Question

How do you verify the identity $\sin \theta \tan \theta + \cos \theta = \sec \theta$ ?

Answer 1

Hint : Here, you are asked to verify an identity which includes the trigonometric ratios $\sin \theta$ , $\cos \theta$ , $\tan \theta$ and $\sec \theta$ . What you need to do here is to use all the material or precisely trigonometric properties and identities which involves the trigonometric ratios $\sin \theta$ , $\cos \theta$ , $\tan \theta$ and $\sec \theta$ . First you consider the left-hand side and try to simplify it. By simplifying what is meant is that you try to bring the left-hand side equal to the right-hand side.

Complete step by step solution:
So, first let us consider the left-hand side, in that too first consider the first term, $\sin \theta \tan \theta$. Let us keep the sine of $\theta$ as it is and manipulate tangents of $\theta$ . The tangent of any angle can be written as sine of that angle divided by the cosine of that angle, mathematically, we have
$\tan A = \dfrac{{\sin A}}{{\cos A}}$ .
Take $A = \theta$ and substitute in the above identity of tangent, we get
$\tan \theta = \dfrac{{\sin \theta }}{{\cos \theta }}$ .
Now, substitute this value of tangent of $\theta$ in the first term. We will get
$\sin \theta \tan \theta = \sin \theta \left( {\dfrac{{\sin \theta }}{{\cos \theta }}} \right) \\\ \sin \theta \tan \theta = \dfrac{{{{\sin }^2}\theta }}{{\cos \theta }} \;$
So, we have the left-hand side as
$\dfrac{{{{\sin }^2}\theta }}{{\cos \theta }} + \cos \theta$ . We need to simplify this further.
Two fractions can be added together if the denominator of both the fractions are equal. So, we multiply and divide the second term $\cos \theta$ by $\cos \theta$ . We get $\cos \theta = \cos \theta \left( {\dfrac{{\cos \theta }}{{\cos \theta }}} \right) = \dfrac{{{{\cos }^2}\theta }}{{\cos \theta }}$ . You can see that both the terms have a denominator as $\cos \theta$ and hence can be added.

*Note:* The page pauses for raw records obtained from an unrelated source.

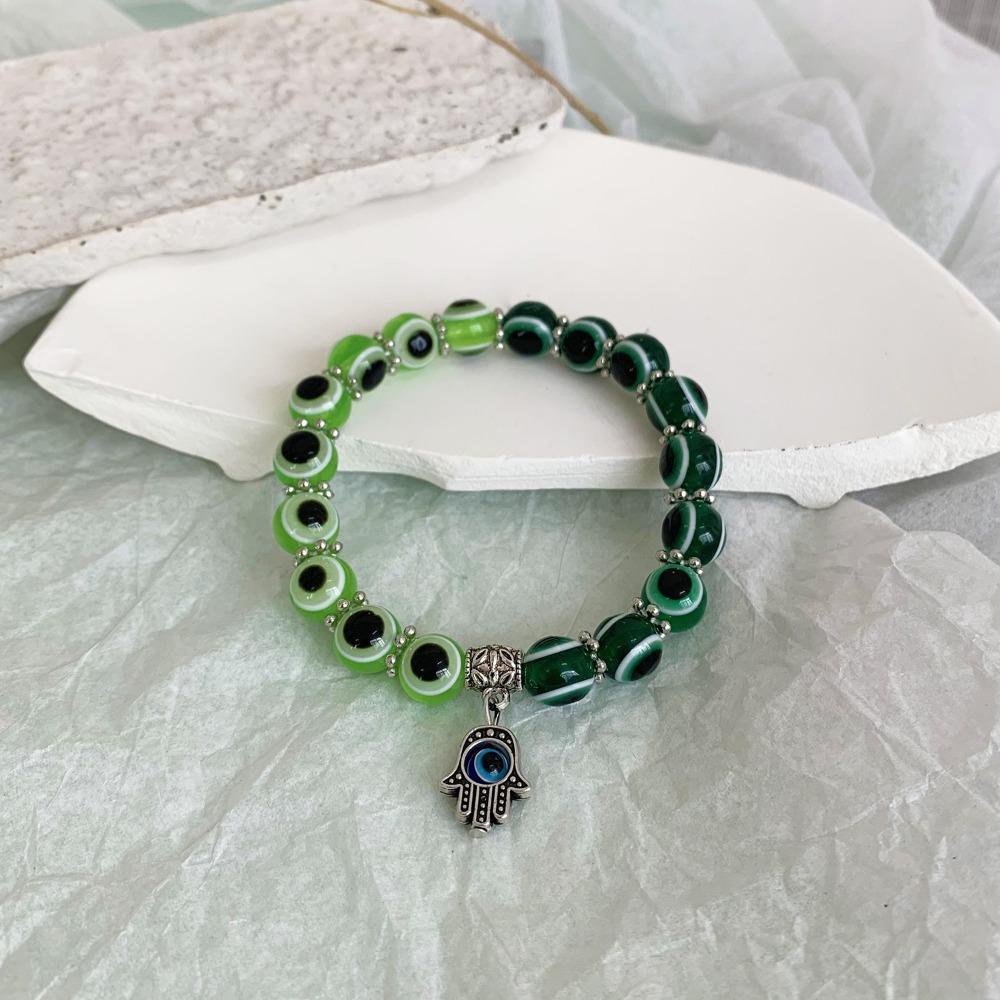 Vòng Tay Dây Co Giãn Mặt Hình Mắt Quỷ Phong Cách Thổ Nhĩ Kỳ Retro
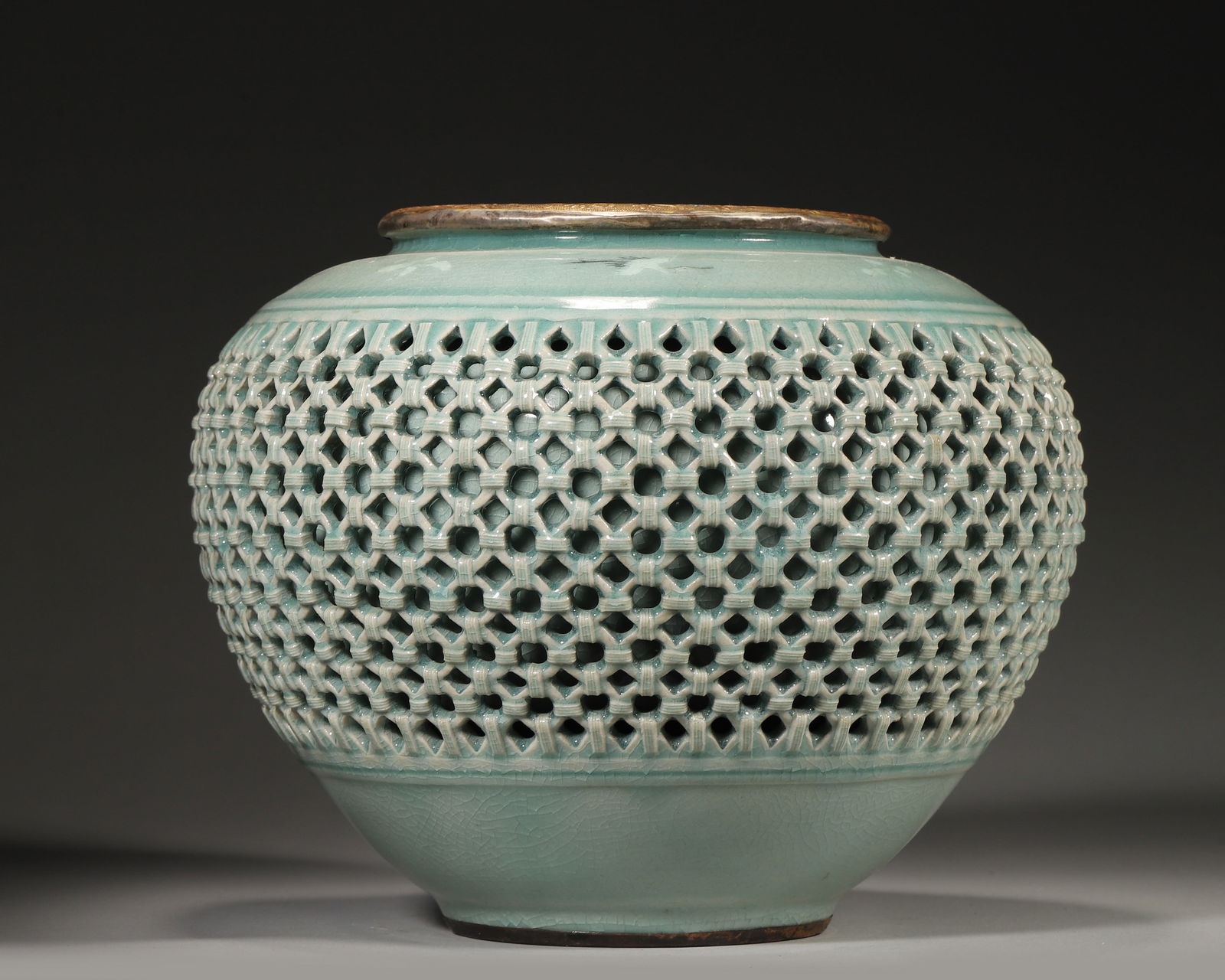 Southern Song Dynasty, Korean Celadon Reticulated Jar with Gilded Rim (1 of 7)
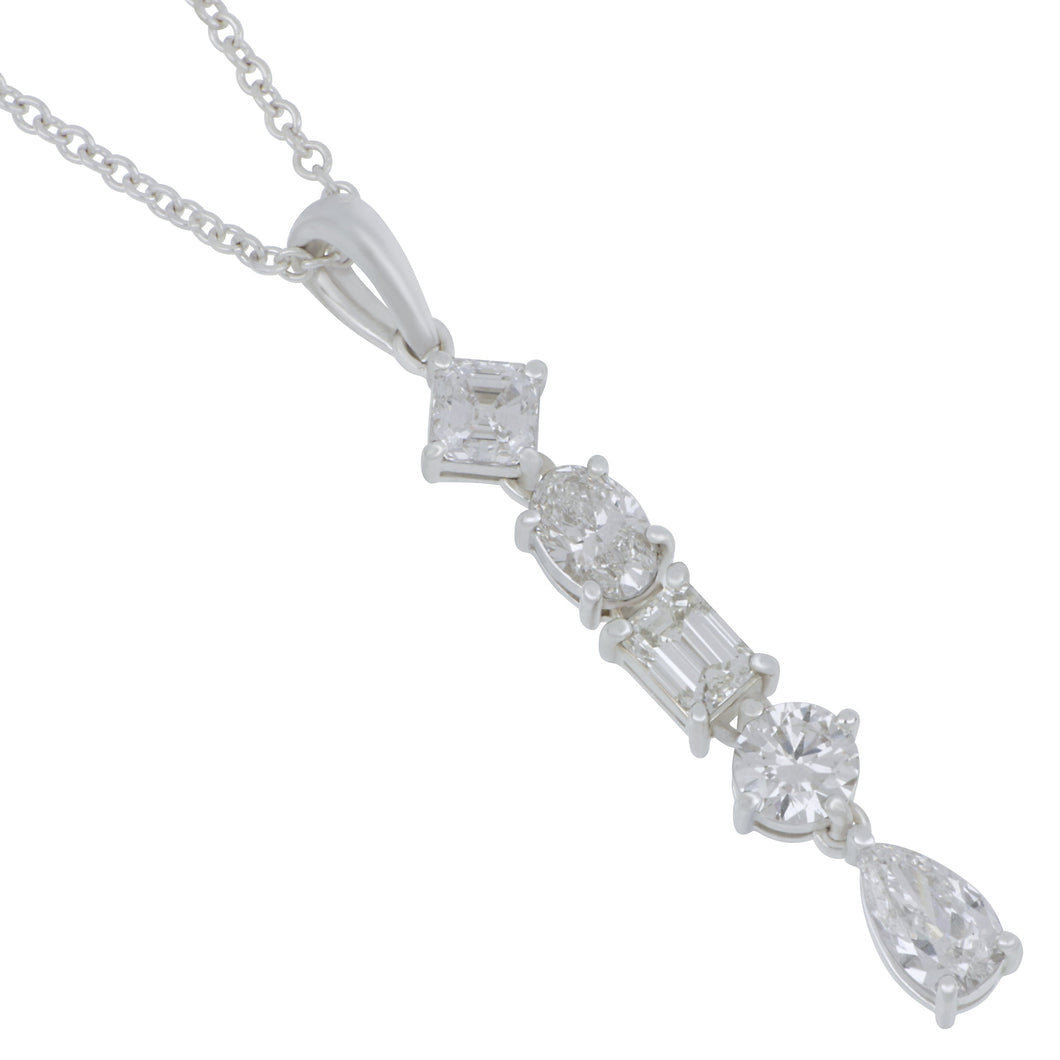 Norman Silverman 18 karat white gold princess, oval, emerald cut, round and pear shaped diamonds 1.25ctw HI/SI-VS pendant on 16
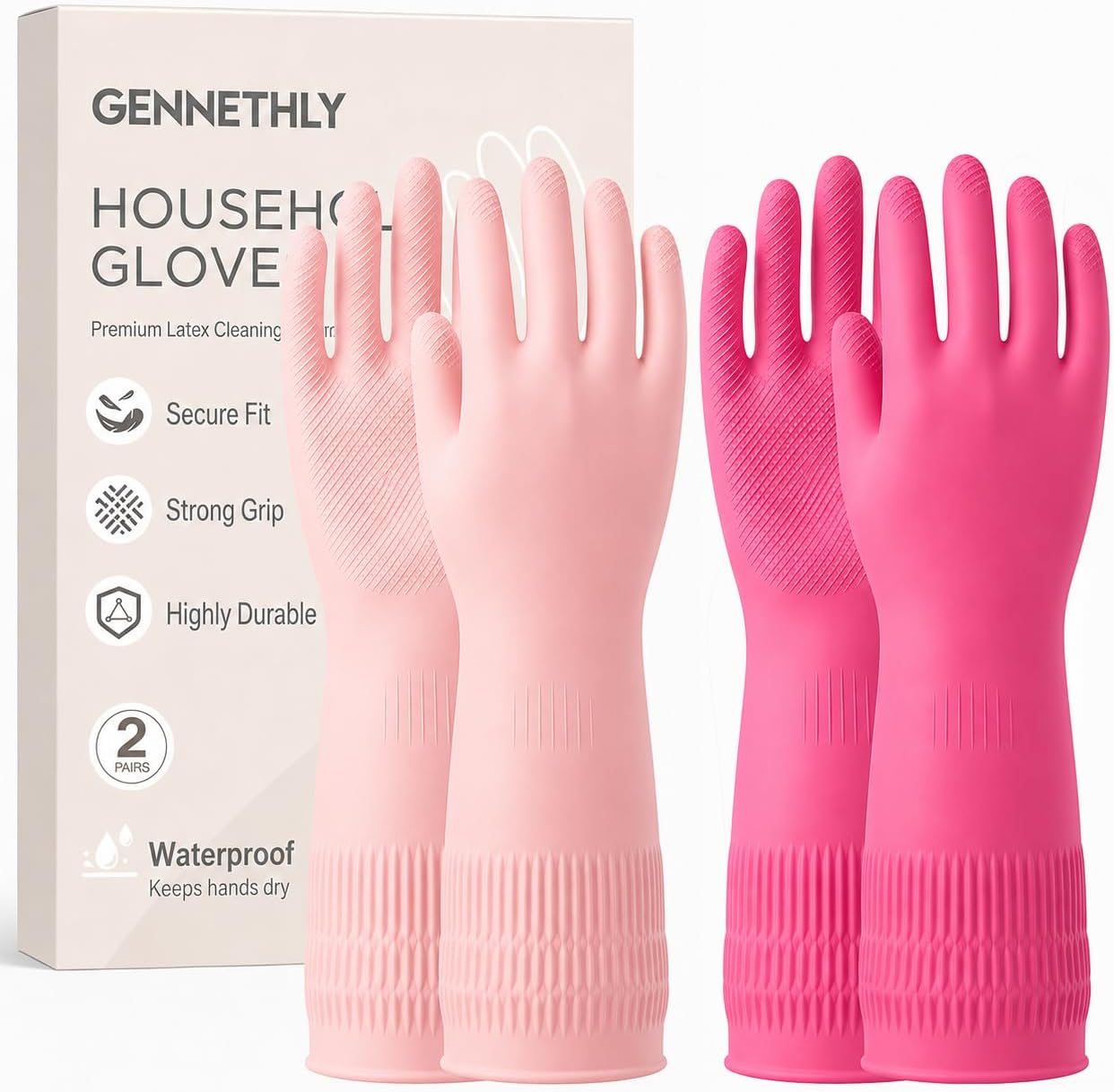Rubber Dishwashing Gloves, Reusable Cleaning Dish Gloves for Kitchen, Long Cuff for Washing Dishes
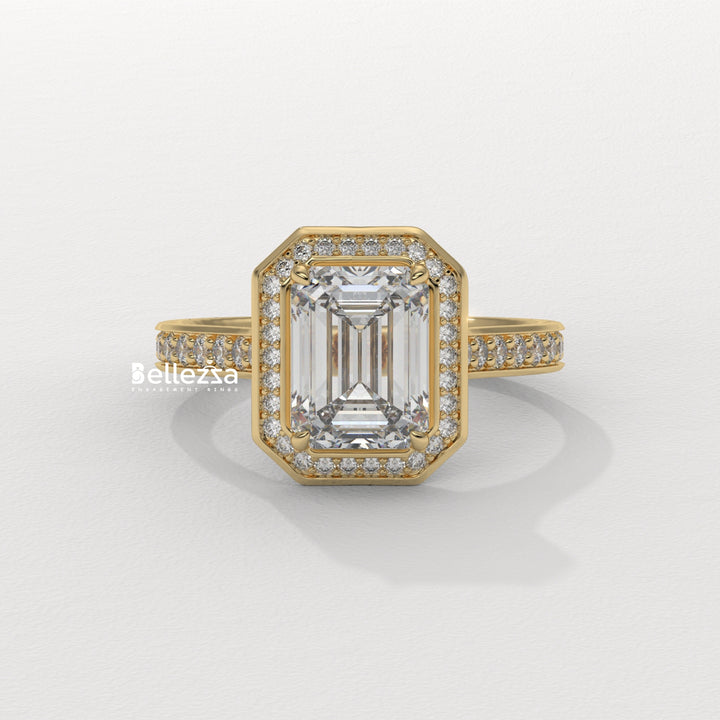 2.0-3.0CT Emerald Cut CVD Diamond Halo Pave Set Engagement Ring
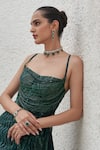 Buy_Mahima Mahajan_Green Net Embellished Sequin Halter Neck Tabia Wave Slit Gown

$$\Rightarrow \dfrac{{{{\sin }^2}\theta }}{{\cos \theta }} + \cos \theta = \dfrac{{{{\sin }^2}\theta }}{{\cos \theta }} + \dfrac{{{{\cos }^2}\theta }}{{\cos \theta }} \\\ \Rightarrow \dfrac{{{{\sin }^2}\theta }}{{\cos \theta }} + \cos \theta = \dfrac{{{{\sin }^2}\theta + {{\cos }^2}\theta }}{{\cos \theta }} \;$$

Now, the sum of squares of sine and cosine of an angle is equal to one, mathematically, we have ${\sin ^2}\theta + {\cos ^2}\theta = 1$. We substitute this value in the above simplified version of the left-hand side.
$\Rightarrow \sin \theta \tan \theta + \cos \theta = \dfrac{1}{{\cos \theta }}$ .
Also, the inverse of cosine of any angle is equal to secant of that angle and hence, finally we get
$\sin \theta \tan \theta + \cos \theta = \sec \theta$ .
Hence proved $\sin \theta \tan \theta + \cos \theta = \sec \theta$ , identity verified.
So, the correct answer is “ $\sin \theta \tan \theta + \cos \theta = \sec \theta$ ”.

Note : Whenever you are asked to verify or prove any trigonometric equation or identity, you need to use all the properties that can be used here in order to simplify any one side of the equation and somehow bring it equal to the other side. You need to memorize the properties used this solution, such as inverse of cosine is equal to secant, ${\sin ^2}\theta + {\cos ^2}\theta = 1$, $\tan \theta = \dfrac{{\sin \theta }}{{\cos \theta }}$ . Use these properties appropriately to find the solution which is required.